Beautiful reflections from the Sermons of St. Alphonsus Liguori:
And when did Jesus Christ institute this sacrament? He instituted it, as the Apostle has remarked “on the night before his passion." The Lord Jesus, the same night on which he was betrayed, took bread, and giving thanks, broke and said : " Take ye and eat : this is my body." (1 Cor. xi. 23, 24.) Thus, at the very time that men were preparing to put him to death, our loving Redeemer resolved to bestow upon us this gift. Jesus Christ, then, was not content with giving his life for us on a cross : he wished also, before his death, to pour out, as the Council of Trent says, all the riches of his love, by leaving himself for our food in the holy communion. "He, as it were, poured out the riches of his love towards man." (Sess. 13, cap. ii.) If faith had not taught it, who could ever imagine that a God would become man, and afterwards become the food of his own creatures? When Jesus Christ revealed to his followers this sacrament which he intended to leave us, St. John says, that they could not bring themselves to believe it, and departed from him saying: " How can this man give us his flesh to eat?...This saying is hard, and who can hear it?” (St. John vi. 53, 61.) But what men could not imagine, the real love of Jesus Christ has invented and effected. "Take ye and eat: this is my body." These words he addressed to his apostles on the night before he suffered, and he now, after his death, addresses them to us.
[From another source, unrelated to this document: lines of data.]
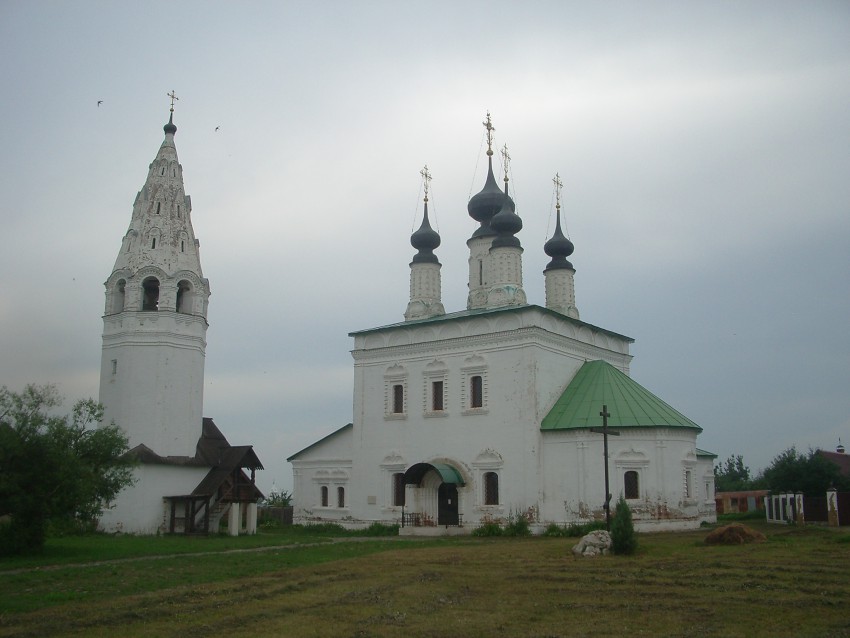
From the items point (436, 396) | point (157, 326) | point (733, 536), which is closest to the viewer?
point (733, 536)

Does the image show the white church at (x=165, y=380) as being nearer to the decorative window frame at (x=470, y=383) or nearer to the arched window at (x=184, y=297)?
the arched window at (x=184, y=297)

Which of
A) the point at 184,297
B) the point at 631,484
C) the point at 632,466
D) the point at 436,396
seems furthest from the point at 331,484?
the point at 632,466

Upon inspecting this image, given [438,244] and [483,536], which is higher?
[438,244]

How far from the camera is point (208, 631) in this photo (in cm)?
955

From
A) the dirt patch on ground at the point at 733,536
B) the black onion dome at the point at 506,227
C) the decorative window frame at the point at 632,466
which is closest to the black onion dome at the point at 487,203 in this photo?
the black onion dome at the point at 506,227

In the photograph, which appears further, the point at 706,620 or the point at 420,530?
the point at 420,530

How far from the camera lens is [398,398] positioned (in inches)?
1154

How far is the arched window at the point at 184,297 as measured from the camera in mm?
28078

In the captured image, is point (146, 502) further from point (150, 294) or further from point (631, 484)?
point (631, 484)

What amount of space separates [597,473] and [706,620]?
1506cm

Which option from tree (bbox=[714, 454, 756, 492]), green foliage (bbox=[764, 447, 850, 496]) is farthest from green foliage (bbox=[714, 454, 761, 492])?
green foliage (bbox=[764, 447, 850, 496])

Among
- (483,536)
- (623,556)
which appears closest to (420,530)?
(483,536)

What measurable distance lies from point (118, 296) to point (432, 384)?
11.4 m

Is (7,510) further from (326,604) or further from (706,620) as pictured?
(706,620)
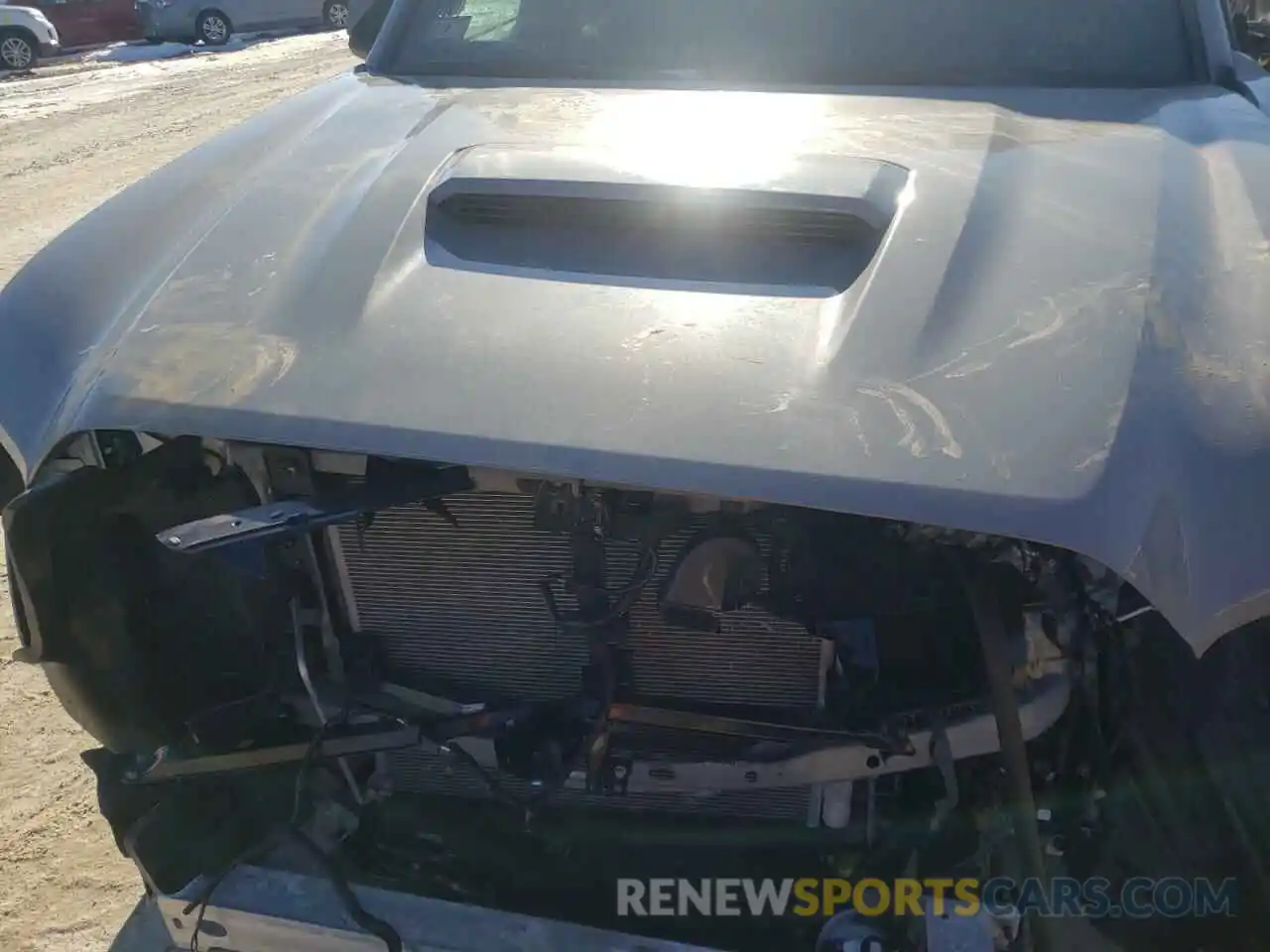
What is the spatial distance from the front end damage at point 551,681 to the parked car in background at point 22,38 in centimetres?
1453

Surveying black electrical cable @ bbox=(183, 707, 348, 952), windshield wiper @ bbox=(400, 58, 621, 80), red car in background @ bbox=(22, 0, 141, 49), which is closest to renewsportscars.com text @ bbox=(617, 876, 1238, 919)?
black electrical cable @ bbox=(183, 707, 348, 952)

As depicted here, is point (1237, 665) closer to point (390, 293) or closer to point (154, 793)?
point (390, 293)

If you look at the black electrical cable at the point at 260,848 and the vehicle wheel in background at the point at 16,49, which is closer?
the black electrical cable at the point at 260,848

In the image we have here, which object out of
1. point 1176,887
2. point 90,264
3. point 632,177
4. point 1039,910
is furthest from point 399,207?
point 1176,887

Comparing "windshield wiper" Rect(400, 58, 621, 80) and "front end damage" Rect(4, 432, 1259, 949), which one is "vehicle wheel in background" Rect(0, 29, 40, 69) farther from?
"front end damage" Rect(4, 432, 1259, 949)

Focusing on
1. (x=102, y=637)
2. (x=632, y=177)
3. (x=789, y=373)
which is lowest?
(x=102, y=637)

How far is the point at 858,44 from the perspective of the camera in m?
2.57

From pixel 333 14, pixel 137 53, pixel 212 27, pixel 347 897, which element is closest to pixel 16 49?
pixel 137 53

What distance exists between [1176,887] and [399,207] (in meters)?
1.67

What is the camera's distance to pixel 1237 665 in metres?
1.85

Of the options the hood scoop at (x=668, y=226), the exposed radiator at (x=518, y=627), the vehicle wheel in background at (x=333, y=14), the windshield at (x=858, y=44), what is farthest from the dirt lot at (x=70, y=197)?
the windshield at (x=858, y=44)

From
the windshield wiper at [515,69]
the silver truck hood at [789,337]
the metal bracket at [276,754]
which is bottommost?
the metal bracket at [276,754]

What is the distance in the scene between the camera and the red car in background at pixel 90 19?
1563 centimetres

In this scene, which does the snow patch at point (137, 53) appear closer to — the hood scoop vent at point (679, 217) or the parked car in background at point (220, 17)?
the parked car in background at point (220, 17)
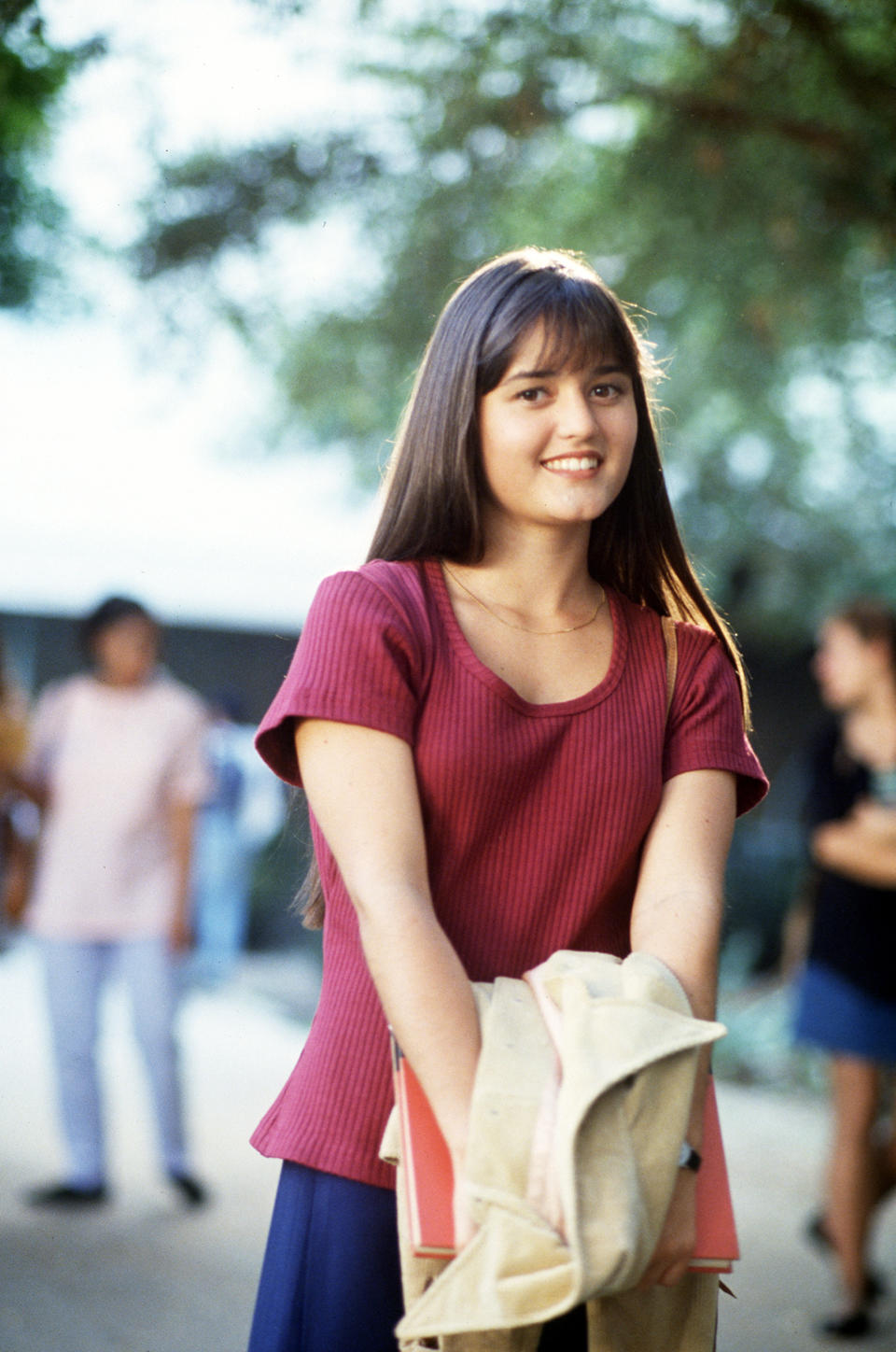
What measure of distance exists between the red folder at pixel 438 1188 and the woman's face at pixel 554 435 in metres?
0.57

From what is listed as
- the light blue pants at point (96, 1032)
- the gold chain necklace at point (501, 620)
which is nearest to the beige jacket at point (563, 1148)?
the gold chain necklace at point (501, 620)

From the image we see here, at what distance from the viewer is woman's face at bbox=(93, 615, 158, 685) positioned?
3.87 meters

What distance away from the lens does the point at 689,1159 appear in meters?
1.22

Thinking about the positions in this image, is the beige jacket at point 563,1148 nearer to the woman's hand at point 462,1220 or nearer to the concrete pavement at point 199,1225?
the woman's hand at point 462,1220

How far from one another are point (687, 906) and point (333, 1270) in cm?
51

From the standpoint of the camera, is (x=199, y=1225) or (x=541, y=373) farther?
(x=199, y=1225)

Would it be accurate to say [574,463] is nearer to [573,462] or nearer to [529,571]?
[573,462]

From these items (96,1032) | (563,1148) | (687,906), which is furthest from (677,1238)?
(96,1032)

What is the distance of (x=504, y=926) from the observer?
1375 mm

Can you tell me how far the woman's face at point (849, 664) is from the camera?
3383 millimetres

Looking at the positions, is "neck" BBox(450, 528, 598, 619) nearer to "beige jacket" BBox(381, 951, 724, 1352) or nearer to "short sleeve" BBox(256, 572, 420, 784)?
"short sleeve" BBox(256, 572, 420, 784)

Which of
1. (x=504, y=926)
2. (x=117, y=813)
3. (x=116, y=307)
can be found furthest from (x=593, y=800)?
(x=116, y=307)

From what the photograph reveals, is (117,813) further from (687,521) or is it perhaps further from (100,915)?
(687,521)

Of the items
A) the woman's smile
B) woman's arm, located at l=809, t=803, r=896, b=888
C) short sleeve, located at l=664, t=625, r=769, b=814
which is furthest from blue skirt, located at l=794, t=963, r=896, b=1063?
the woman's smile
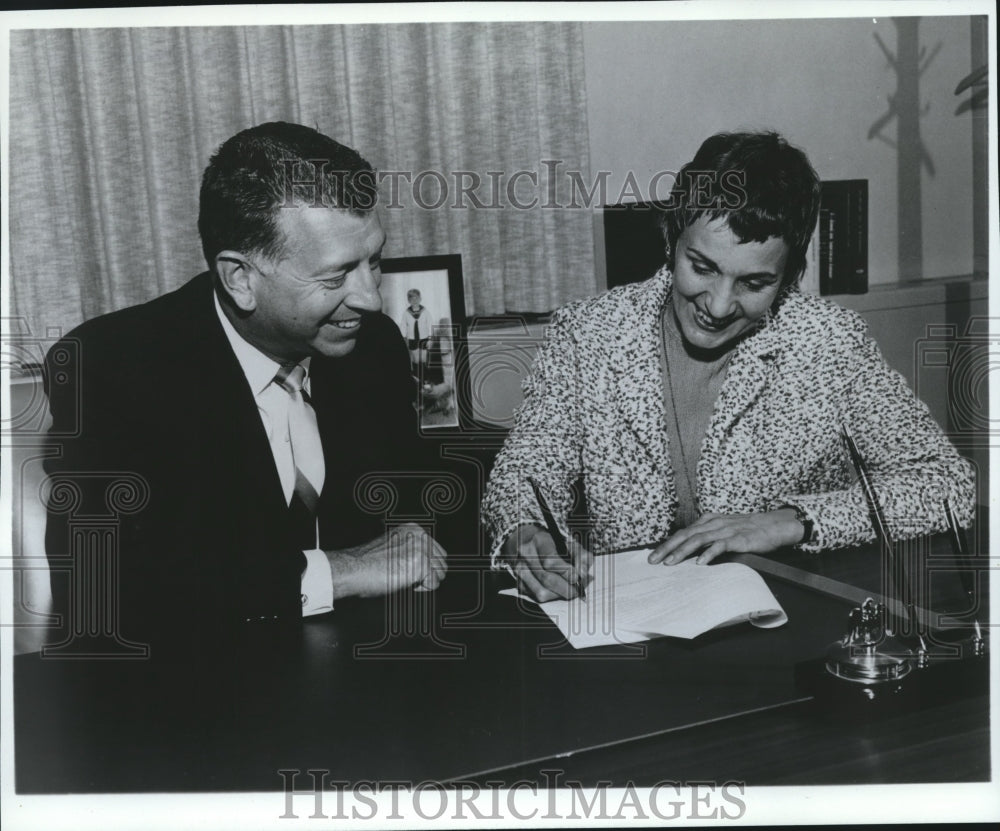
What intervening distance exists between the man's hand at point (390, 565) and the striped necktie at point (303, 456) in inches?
11.9

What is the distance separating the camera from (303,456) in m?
1.69

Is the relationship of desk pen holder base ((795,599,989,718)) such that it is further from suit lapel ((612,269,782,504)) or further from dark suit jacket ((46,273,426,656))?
dark suit jacket ((46,273,426,656))

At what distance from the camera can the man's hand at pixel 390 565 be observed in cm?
130

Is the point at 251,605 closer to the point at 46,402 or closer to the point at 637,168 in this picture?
the point at 46,402

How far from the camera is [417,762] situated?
94 centimetres

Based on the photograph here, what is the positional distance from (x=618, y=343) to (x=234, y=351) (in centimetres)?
73

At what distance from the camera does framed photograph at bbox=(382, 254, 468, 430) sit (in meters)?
1.98

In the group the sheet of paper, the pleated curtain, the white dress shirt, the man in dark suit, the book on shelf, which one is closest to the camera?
the sheet of paper

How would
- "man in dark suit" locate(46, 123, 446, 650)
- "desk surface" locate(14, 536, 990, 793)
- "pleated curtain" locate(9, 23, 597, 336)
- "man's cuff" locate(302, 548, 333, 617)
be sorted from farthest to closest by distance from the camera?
"pleated curtain" locate(9, 23, 597, 336)
"man in dark suit" locate(46, 123, 446, 650)
"man's cuff" locate(302, 548, 333, 617)
"desk surface" locate(14, 536, 990, 793)

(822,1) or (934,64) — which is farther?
(934,64)

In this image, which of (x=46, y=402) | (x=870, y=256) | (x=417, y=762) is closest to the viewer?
(x=417, y=762)

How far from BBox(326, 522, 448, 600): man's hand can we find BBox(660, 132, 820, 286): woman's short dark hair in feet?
2.57

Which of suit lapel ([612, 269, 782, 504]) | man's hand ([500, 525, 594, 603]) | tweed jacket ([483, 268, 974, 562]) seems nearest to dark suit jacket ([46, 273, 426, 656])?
man's hand ([500, 525, 594, 603])

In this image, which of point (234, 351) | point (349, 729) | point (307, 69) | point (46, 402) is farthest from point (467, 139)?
point (349, 729)
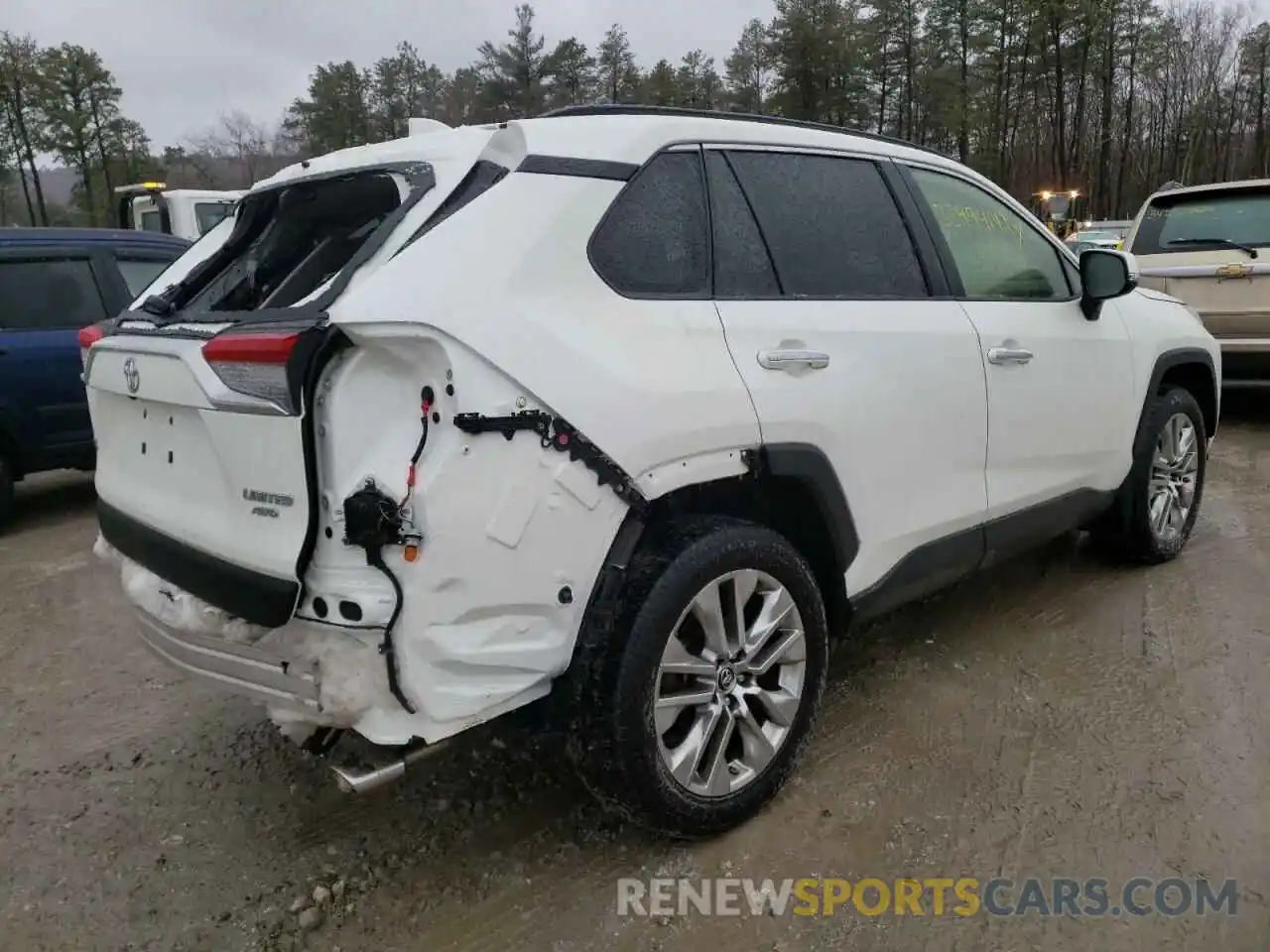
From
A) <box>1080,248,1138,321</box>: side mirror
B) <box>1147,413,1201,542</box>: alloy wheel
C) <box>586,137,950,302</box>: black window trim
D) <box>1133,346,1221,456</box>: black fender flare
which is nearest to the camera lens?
<box>586,137,950,302</box>: black window trim

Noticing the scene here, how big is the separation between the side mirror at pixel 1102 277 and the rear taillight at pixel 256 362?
3.07 metres

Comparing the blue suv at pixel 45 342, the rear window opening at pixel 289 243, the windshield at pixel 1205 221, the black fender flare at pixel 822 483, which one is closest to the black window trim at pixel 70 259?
the blue suv at pixel 45 342

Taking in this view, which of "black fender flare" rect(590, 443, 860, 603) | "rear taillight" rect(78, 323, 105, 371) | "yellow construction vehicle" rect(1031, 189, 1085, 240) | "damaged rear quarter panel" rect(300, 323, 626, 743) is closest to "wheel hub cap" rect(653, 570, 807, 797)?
"black fender flare" rect(590, 443, 860, 603)

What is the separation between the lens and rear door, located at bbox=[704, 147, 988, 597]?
102 inches

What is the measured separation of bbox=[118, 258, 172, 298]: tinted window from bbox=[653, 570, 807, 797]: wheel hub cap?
5.61 meters

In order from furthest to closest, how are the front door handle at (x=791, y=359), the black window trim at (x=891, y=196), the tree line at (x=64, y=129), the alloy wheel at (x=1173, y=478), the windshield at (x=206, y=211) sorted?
the tree line at (x=64, y=129) < the windshield at (x=206, y=211) < the alloy wheel at (x=1173, y=478) < the black window trim at (x=891, y=196) < the front door handle at (x=791, y=359)

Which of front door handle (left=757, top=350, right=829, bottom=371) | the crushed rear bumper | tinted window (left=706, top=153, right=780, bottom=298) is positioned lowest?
the crushed rear bumper

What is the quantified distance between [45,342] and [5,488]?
A: 954mm

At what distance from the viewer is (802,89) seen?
42500 millimetres

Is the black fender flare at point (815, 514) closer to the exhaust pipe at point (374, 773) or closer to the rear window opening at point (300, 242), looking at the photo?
the exhaust pipe at point (374, 773)

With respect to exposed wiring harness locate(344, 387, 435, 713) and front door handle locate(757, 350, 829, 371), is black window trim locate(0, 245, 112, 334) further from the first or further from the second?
front door handle locate(757, 350, 829, 371)

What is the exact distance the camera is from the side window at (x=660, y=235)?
2.34 meters

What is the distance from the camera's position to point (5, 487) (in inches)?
235

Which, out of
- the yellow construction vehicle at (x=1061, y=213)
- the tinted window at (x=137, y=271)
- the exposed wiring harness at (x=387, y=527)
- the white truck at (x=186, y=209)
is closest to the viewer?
the exposed wiring harness at (x=387, y=527)
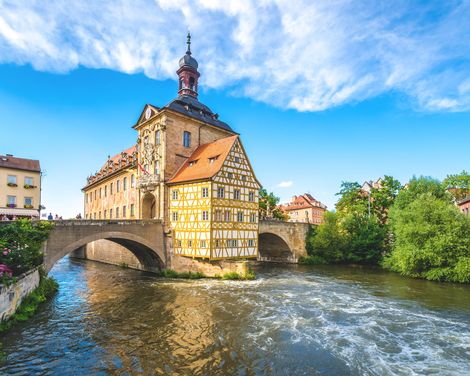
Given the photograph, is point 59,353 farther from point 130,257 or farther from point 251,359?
point 130,257

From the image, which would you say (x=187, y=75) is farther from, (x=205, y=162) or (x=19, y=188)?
(x=19, y=188)

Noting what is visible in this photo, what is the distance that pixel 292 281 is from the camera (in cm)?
2197

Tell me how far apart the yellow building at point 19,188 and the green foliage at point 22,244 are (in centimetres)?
1288

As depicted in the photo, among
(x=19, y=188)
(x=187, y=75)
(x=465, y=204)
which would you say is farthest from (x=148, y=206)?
(x=465, y=204)

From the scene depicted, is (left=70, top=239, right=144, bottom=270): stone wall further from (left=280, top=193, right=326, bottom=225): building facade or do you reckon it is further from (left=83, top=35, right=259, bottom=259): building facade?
(left=280, top=193, right=326, bottom=225): building facade

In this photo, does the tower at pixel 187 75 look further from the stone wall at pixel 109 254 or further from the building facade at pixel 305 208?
the building facade at pixel 305 208

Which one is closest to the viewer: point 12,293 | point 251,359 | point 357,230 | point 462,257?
point 251,359

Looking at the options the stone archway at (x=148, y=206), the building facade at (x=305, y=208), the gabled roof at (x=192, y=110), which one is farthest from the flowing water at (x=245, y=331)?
the building facade at (x=305, y=208)

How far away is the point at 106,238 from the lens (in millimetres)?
20172

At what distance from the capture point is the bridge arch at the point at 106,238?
1770 centimetres

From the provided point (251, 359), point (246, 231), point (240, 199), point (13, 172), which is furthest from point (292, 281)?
point (13, 172)

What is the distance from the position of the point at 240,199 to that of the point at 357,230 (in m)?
16.6

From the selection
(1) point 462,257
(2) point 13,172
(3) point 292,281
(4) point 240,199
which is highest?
(2) point 13,172

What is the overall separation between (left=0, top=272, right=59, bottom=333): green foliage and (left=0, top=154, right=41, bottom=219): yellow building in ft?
44.2
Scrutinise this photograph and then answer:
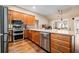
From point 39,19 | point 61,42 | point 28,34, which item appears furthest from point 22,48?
point 61,42

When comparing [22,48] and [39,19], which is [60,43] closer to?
[22,48]

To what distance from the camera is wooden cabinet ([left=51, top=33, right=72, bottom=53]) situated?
2.11 meters

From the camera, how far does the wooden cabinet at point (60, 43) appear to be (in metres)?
2.11

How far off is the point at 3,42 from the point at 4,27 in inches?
12.3

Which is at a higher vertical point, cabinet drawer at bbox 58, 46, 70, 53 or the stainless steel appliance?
the stainless steel appliance

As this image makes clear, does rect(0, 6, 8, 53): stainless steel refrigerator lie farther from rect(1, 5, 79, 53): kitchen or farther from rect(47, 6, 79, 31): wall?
rect(47, 6, 79, 31): wall

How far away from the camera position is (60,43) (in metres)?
2.40

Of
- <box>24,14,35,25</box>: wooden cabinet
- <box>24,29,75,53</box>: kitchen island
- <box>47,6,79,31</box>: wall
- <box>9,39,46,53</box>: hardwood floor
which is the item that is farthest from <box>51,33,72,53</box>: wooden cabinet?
<box>24,14,35,25</box>: wooden cabinet

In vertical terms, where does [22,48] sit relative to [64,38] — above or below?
below

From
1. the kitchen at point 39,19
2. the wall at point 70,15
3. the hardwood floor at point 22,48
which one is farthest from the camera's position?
the wall at point 70,15

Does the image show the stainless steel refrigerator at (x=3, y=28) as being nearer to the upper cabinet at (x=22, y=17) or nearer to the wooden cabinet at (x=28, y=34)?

Oh! how ardently does Jesus Christ desire to come to our souls in the holy communion! This vehement desire he expressed at the time of the institution of this sacrament, when he said to the apostles:" With desire I have desired to eat this Pasch with you." (Luke xxii. 15.)
And why does Jesus Christ so vehemently desire that we receive him in the holy communion? It is because he takes delight in being united with each of us. By the communion, Jesus is really united to our soul and to our body, and we are united to Jesus. "He that eateth my flesh and drinketh my blood, abideth in me and I in him." (John vi. 57.) Thus, after communion, we are, says St. Chrysostom, one body and one flesh with Jesus Christ. "Huic nos unimur, et facti summus unum corpus ut una caro." (Hom. Ixviii. ad Pop. Ant.)